Si elle ne possède pas la puissance descriptive de The Wire, House of Cards réussit avec le même talent sur un autre domaine : celui du mythe. Et si la comparaison est osée, prendre House of cards comme le Parrain (Coppola) des années 2010 n’est pas sans fondement, tant nous retrouvons une même force narrative dans la réactualisation des éternels phénomènes de dominations et de rapports de forces. Un récit mythologique donc, qui amplifie voire sublime les avanies du monde contemporain. C’est pourquoi parler de Machiavel ou de Shakespeare est à la fois pertinent et peu fertile. Pertinent, car on ne peut nier que l’on y trouve des influences évidentes, mais surtout peu fertiles, car ces incessantes comparaisons laissent peu de place à une réflexion approfondie sur le contenu du programme. Certes, certaines mécaniques scénaristiques semblent immuables, mais soyons prudent avec les analogies, elles peuvent être encombrantes. The Wire nous disait : nous pouvons encore être profonds ; House of cards nous dit ceci : nous pouvons encore écrire des mythes ! (ce qui est une autre façon d’être profond).

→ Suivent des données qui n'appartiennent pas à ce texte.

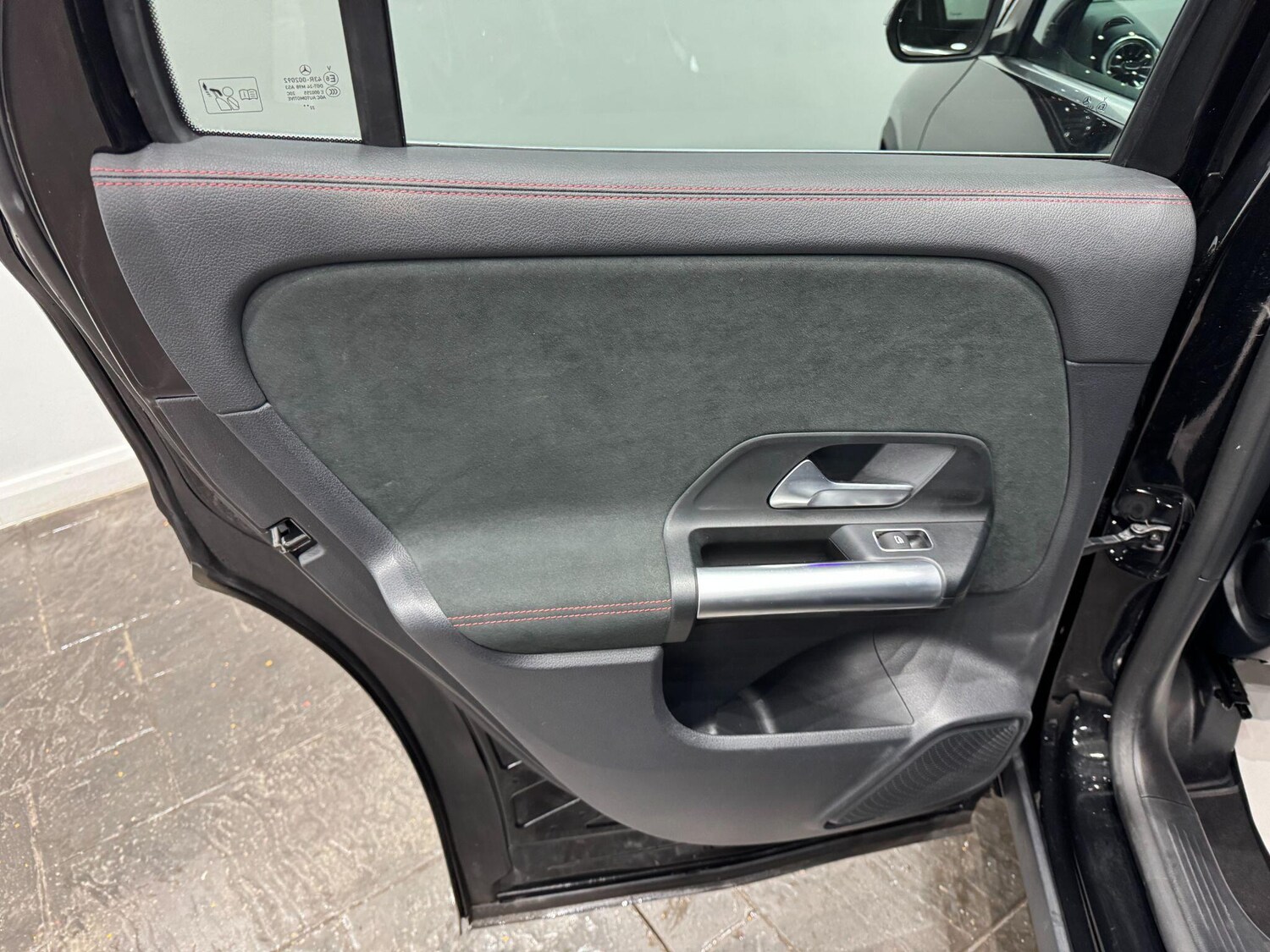 Used Mercedes-Benz GLA 2023 for sale - 77882887: Photo 51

La superbe photo (pour qui aime le glacis de Fincher), le sens du découpage, les effets malins bien dosés donne à la série une identité visuelle forte. Comme lorsque Kevin Spacey/Franck Underwood apostrophe le spectateur avec un « face caméra », nous décrivant la scène, son état d’esprit, ses pensées sur un personnage ou une situation. Quelques fois réduit à un simple regard évocateur, ces astuces de mise en scène et de narration sont utilisées avec parcimonie sur la longueur, tout en étant un élément singulier de la série, et ajoute de la connivence avec un personnage qui, malgré sa gouaille et son humour (acide), aurait eu du mal à embarquer le spectateur dans ses aventures. Souvent drôles et décalées, ces interventions permettent à Kevin Spacey de se surpasser et amènent la série encore un peu plus au-dessus de la concurrence.
(1) http://enserie.hypotheses.org/la-serie/the-wire
(2) http://mister-president.blogspot.be/2008/04/wire-la-srie-prfre-dobama.html
(3) Frédéric Lordon, La société des affects. Pour un structuralisme des passions. L’ordre philosophique. Seuil, 2013. P.246-247.